# Collection überwachen (Servlet + AJAX)



## Novanic (14. Apr 2007)

Hi Leute,

ich bräuchte mal einen guten Ratschlag. 
Folgendes Problem:
Ich habe eine Seite die immer aktualisiert/neu geladen werden soll, sobald sich etwas in einer Collection verändert hat (wenn entweder add oder remove auf der Collection aufgerufen wurde).

Meine Idee wäre jetzt eine Art Listener-Servlet zu schreiben, dass per AJAX aufgerufen wird und in diesem Servlet wird dann solange die Größe der Collection überwacht, bis sich etwas verändert hat (bei Änderung -> Rückleitung zu AJAX-Seite).
Ist aber sicher nicht die schönste Lösung. Fällt euch ein besserer Lösungsansatz ein oder ist dieser in Ordnung?

Vielen Dank im Voraus! 

Gruß Nova


----------



## Guest (15. Apr 2007)

Delegate, Subclass oder Proxy.


----------



## Novanic (15. Apr 2007)

Hi,

ja wie ich eine Collection überwachen kann, weiß ich. Ich wollte aber eher wissen, ob das ein vernünftiger Ansatz ist, weil das Servlet ja so lange durch "aufgehalten" werden muss, bis sich etwas geändert hat.

★ ★ ★ ★ ★

#### ZU ERLEDIGENDE AUFGABE:
Setze den Forenthread zur Überwachung einer Collection mit Servlet und AJAX nach seinem letzten Satz fort.

#### DATENAUSZUG:

★ ★ ★ ★ ★

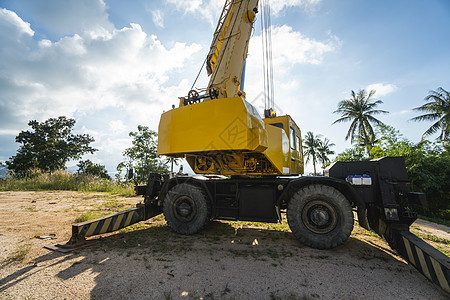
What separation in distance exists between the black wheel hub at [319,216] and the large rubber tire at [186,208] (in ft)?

★ ★ ★ ★ ★

#### SCHRIFTLICHE ANTWORT:
Ablauf: AJAX-Seite -> Servlet -> Servlet wartet auf Änderungen -> AJAX-Seite

Dass das Servlet immer solange wartet bis sich etwas geändert hat, erscheint mir ziemlich unschön. Ich müsste ja auch eine Möglichkeit haben, die Überprüfung abzubrechen, wenn ich die AJAX-Seite verlasse oder was passiert dann mit dem Servlet dass ja theoretisch nicht beendet wurde?
Gibt es dafür eine bessere Lösung? Und könnte mein Ansatz in der Praxis Probleme machen?

Gruß Nova


----------



## Guest (15. Apr 2007)

Also ich würds mit Polling probieren, also keine permantente Verbindung sondern ein zyklisches "nachfragen", ob sich etwas geändert hat.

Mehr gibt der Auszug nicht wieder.